Text block –
____

# *Field* Operations

- [**Getting Rid of Non-Numeric Field Junk: Dollar Signs, commas, etc...**](#Getting-Rid-of-Non-Numeric-Field-Junk)    
   

- [**Changing Data Type**](#Changing-Data-Type)  
    - string to int  
    - string to float  
    - string to date  
   
   
- [Stripping Extra Spaces](#Stripping-Extra-Spaces)  


- [**Splitting Columns**](#Splitting-Columns)  


In [None]:
import pandas as pd
import os
import pickle 

# Getting Rid of Non-Numeric Field Junk

In [None]:
# Hardcode a dataframe
df_Shoes = pd.DataFrame(
    [
    [1,'2017-01-01','Boots','7 (US)', '$25,000'],
    [2,'2017-01-01','Boots','4 (US)', '$35,000'],
    [3,'2017-01-01','Boots','6 (US)', '$21,000'],
    ],
    columns=['OrderID','Order Date','Product','Size','Price'])

df_Shoes

In [None]:
# Get rid of non-numeric junk in the Price field
df_Shoes['Price'] = df_Shoes['Price'].str.replace('$', '')
df_Shoes['Price'] = df_Shoes['Price'].str.replace(',', '')

df_Shoes['Price'].head()

In [None]:
# Get rid of non-numeric junk in the Size field
df_Shoes['Size'] = df_Shoes['Size'].str.replace('(', '')
df_Shoes['Size'] = df_Shoes['Size'].str.replace(')', '')
df_Shoes['Size'] = df_Shoes['Size'].str.replace('US', '')

df_Shoes['Size'].head()

# Changing Data Type

In [None]:
# Check data types
# Note the data type for Price and Size are objects, which means pandas thinks they are strings
df_Shoes.dtypes

## Changing a string to an int

In [None]:
# Change the data type of Size from string to int
df_Shoes['Size'] = pd.to_numeric(df_Shoes['Size']).astype(int)

____

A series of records
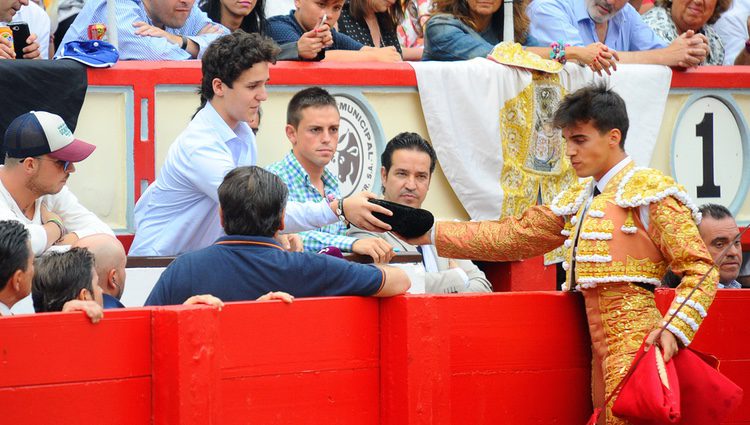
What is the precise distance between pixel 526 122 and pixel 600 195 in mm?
2334

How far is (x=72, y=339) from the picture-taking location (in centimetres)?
418

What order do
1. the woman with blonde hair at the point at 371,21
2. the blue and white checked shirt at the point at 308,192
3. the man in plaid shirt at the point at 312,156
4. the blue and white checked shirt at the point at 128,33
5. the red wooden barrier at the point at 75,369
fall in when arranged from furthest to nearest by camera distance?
the woman with blonde hair at the point at 371,21 → the blue and white checked shirt at the point at 128,33 → the man in plaid shirt at the point at 312,156 → the blue and white checked shirt at the point at 308,192 → the red wooden barrier at the point at 75,369

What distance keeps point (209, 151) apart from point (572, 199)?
4.81 ft

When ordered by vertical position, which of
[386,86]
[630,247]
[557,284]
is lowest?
[557,284]

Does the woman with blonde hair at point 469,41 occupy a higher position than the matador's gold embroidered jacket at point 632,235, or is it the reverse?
the woman with blonde hair at point 469,41

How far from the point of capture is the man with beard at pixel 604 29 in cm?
756

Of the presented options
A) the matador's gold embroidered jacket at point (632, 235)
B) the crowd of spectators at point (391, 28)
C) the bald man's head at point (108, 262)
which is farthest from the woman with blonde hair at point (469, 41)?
the bald man's head at point (108, 262)


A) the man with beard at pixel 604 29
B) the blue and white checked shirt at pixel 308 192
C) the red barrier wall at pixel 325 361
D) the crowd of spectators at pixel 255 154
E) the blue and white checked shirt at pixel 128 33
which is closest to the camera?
the red barrier wall at pixel 325 361

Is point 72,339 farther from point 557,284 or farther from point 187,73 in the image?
point 557,284

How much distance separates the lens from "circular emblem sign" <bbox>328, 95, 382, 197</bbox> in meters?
6.88

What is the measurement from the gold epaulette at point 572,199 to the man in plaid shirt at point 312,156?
0.94 metres

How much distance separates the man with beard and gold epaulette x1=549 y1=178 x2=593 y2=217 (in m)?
2.43

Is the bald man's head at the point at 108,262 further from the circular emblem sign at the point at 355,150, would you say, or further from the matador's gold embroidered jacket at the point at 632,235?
the circular emblem sign at the point at 355,150

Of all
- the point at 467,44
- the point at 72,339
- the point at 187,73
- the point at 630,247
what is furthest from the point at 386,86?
the point at 72,339
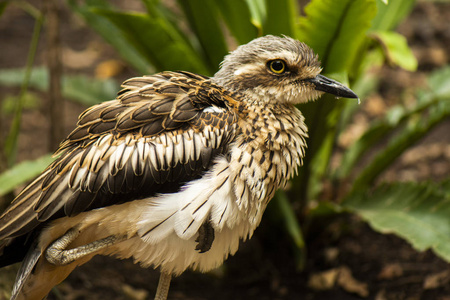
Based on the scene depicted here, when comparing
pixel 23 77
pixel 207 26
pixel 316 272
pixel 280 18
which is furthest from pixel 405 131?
pixel 23 77

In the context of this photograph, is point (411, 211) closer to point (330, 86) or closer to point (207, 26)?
point (330, 86)

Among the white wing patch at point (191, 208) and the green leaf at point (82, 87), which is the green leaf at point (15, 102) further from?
the white wing patch at point (191, 208)

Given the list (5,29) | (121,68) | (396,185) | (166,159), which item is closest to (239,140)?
(166,159)

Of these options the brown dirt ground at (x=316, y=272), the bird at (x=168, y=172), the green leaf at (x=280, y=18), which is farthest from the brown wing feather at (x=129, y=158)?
the green leaf at (x=280, y=18)

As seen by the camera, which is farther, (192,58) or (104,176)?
(192,58)

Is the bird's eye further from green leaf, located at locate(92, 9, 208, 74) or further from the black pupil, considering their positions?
green leaf, located at locate(92, 9, 208, 74)

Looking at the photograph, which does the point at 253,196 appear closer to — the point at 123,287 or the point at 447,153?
the point at 123,287
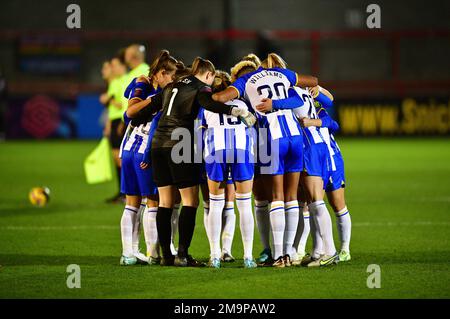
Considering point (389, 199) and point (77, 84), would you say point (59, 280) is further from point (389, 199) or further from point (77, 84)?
point (77, 84)

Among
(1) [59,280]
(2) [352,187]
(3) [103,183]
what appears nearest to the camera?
(1) [59,280]

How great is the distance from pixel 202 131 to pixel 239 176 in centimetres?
61

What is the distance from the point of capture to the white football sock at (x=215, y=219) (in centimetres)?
875

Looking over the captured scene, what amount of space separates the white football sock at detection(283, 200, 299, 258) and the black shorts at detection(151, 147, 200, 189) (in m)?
0.92

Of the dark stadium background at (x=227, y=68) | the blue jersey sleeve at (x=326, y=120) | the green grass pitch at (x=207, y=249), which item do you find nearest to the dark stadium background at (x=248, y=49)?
the dark stadium background at (x=227, y=68)

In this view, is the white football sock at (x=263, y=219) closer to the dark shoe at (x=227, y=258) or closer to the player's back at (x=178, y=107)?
the dark shoe at (x=227, y=258)

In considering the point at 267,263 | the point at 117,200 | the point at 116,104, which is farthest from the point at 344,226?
the point at 117,200

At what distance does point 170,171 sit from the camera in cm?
883

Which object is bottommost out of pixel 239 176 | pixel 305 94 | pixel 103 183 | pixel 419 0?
pixel 103 183

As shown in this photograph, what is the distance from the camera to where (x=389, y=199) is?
14797mm

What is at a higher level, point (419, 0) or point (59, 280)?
point (419, 0)

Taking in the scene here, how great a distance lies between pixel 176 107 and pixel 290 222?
1562 millimetres

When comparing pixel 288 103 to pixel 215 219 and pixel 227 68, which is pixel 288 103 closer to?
pixel 215 219

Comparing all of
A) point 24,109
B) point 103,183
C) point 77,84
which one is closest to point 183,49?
point 77,84
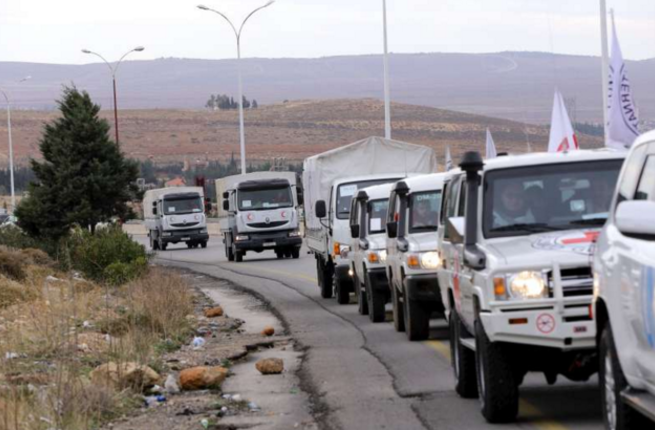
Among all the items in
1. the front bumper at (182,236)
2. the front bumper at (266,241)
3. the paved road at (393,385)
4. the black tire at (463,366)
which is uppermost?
the black tire at (463,366)

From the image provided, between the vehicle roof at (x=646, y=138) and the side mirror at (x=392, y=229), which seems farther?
the side mirror at (x=392, y=229)

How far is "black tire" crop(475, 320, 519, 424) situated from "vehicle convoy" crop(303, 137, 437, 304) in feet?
49.0

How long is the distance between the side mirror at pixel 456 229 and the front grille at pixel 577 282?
153cm

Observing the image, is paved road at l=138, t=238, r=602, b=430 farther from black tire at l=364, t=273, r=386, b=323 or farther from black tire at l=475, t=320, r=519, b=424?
black tire at l=364, t=273, r=386, b=323

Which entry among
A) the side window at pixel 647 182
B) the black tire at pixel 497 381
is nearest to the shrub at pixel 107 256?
the black tire at pixel 497 381

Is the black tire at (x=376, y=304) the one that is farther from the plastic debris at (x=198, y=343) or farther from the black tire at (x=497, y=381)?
the black tire at (x=497, y=381)

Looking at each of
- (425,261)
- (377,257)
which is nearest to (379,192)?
(377,257)

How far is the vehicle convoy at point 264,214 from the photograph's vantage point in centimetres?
4666

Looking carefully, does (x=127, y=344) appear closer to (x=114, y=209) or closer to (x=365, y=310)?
(x=365, y=310)

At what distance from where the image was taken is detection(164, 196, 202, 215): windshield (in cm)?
6225

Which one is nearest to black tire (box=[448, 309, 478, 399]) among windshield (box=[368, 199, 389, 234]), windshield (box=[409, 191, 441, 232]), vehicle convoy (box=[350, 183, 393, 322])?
windshield (box=[409, 191, 441, 232])

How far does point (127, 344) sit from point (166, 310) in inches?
166

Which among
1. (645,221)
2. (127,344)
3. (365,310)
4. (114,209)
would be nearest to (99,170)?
(114,209)

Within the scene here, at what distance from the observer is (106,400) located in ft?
40.5
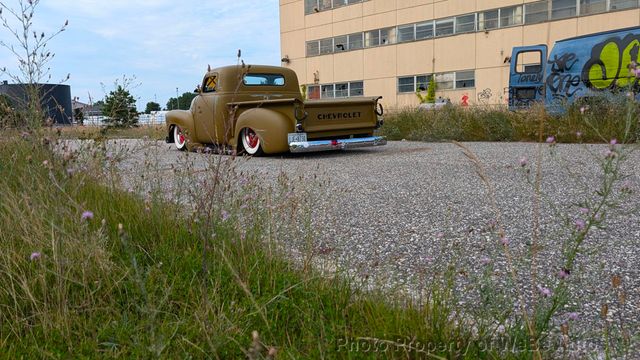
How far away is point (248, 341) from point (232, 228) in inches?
40.7

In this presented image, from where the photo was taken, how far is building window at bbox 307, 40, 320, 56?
34.6 meters

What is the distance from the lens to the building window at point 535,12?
78.7 feet

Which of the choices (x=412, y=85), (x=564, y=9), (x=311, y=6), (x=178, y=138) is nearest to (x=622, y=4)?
(x=564, y=9)

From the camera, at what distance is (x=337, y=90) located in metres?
33.8

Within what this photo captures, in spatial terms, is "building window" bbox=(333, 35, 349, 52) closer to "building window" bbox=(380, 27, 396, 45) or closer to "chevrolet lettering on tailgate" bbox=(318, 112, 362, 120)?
"building window" bbox=(380, 27, 396, 45)

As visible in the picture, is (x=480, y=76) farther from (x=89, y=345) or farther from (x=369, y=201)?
(x=89, y=345)

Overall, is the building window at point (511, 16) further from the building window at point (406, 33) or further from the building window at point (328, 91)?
the building window at point (328, 91)

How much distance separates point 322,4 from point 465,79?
12.5 metres

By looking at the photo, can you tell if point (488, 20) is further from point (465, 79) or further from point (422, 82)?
point (422, 82)

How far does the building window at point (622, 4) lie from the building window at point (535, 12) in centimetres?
282

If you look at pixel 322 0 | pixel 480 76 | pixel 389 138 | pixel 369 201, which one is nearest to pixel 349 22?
pixel 322 0

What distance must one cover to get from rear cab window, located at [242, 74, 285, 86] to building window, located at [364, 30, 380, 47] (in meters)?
22.5

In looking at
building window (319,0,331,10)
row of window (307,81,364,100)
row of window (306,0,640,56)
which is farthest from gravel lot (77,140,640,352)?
building window (319,0,331,10)

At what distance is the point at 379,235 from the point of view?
11.1 ft
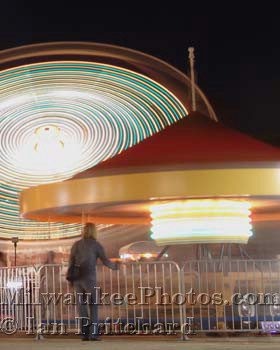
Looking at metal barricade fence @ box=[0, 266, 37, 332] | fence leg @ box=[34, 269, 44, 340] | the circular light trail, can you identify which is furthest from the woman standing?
the circular light trail

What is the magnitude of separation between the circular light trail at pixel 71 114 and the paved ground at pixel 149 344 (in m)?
8.51

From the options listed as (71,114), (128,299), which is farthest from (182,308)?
(71,114)

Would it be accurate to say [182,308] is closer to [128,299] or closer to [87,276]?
[128,299]

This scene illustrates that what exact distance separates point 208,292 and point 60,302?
2283 mm

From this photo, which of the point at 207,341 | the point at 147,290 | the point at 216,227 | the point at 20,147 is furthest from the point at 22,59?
the point at 207,341

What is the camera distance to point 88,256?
1061 centimetres

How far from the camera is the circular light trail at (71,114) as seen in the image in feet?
61.4

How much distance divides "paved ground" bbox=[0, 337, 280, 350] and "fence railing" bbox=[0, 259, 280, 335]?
0.37 m

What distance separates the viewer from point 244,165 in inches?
466

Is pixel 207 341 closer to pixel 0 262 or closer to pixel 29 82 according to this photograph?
pixel 29 82

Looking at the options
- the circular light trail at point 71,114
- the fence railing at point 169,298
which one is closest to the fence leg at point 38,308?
the fence railing at point 169,298

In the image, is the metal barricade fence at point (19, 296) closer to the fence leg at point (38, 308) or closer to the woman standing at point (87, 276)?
the fence leg at point (38, 308)

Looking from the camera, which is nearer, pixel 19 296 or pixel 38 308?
pixel 38 308

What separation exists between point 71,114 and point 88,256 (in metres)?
9.24
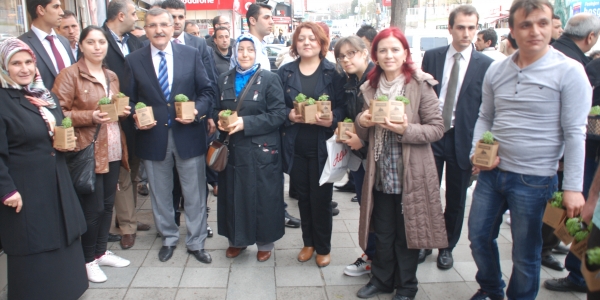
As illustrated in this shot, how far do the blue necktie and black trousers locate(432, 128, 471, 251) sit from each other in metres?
2.35

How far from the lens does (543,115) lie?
105 inches

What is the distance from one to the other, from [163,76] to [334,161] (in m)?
1.65

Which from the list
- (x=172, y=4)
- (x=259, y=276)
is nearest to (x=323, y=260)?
(x=259, y=276)

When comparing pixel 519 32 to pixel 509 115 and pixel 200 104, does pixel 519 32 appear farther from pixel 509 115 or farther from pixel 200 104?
pixel 200 104

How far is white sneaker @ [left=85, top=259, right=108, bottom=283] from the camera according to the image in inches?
145

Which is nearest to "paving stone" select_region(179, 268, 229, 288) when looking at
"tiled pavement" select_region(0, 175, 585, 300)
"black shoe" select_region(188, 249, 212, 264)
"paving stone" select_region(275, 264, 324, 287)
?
"tiled pavement" select_region(0, 175, 585, 300)

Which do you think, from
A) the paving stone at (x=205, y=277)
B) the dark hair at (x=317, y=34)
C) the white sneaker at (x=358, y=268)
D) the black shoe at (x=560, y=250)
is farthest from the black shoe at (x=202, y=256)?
Answer: the black shoe at (x=560, y=250)

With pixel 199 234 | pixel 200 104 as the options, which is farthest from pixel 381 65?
pixel 199 234

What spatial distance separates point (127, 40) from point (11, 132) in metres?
2.68

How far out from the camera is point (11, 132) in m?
2.83

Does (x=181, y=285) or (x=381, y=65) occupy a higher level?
(x=381, y=65)

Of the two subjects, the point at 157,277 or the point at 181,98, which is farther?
the point at 157,277

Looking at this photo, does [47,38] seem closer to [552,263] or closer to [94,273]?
[94,273]

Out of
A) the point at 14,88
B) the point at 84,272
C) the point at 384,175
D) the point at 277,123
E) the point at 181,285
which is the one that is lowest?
the point at 181,285
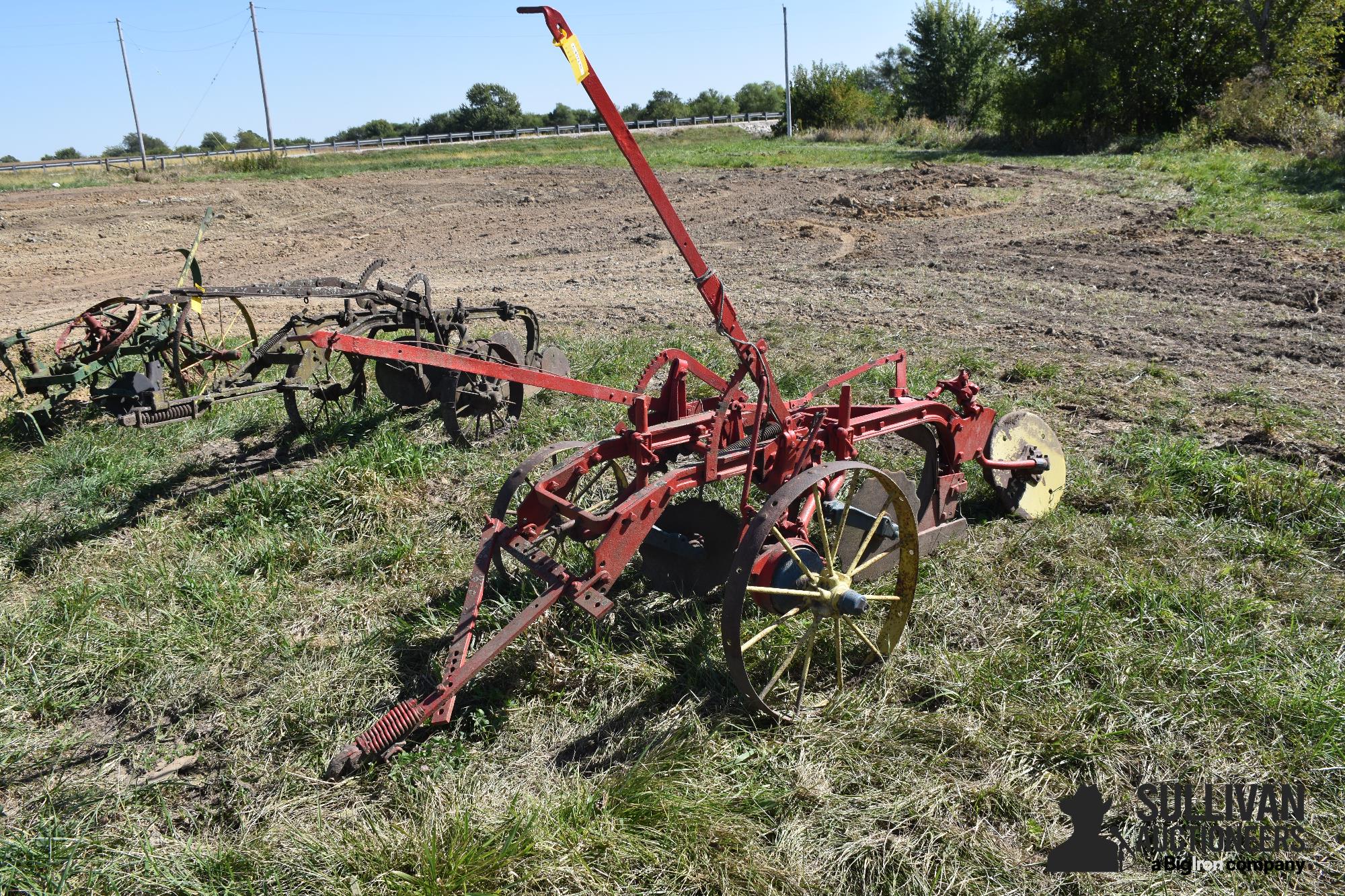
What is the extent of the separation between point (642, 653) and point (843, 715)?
908mm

____

Tasks for this exercise –
1. In the pandas notebook, what does it mean that the data type for Price and Size is shown as object?
2. Report each line of the records that contains the word "jacket", treating case as significant.
The pandas notebook and the records have no connection to each other.

Answers per task –
1. It means pandas thinks they are strings.

2.
Does the woman with blonde hair at point 469,41 occupy a higher position than the matador's gold embroidered jacket at point 632,235, or is it the reverse?
A) the matador's gold embroidered jacket at point (632, 235)
Is the bald man's head at the point at 108,262 further from the circular emblem sign at the point at 355,150, would you say, or further from the matador's gold embroidered jacket at the point at 632,235?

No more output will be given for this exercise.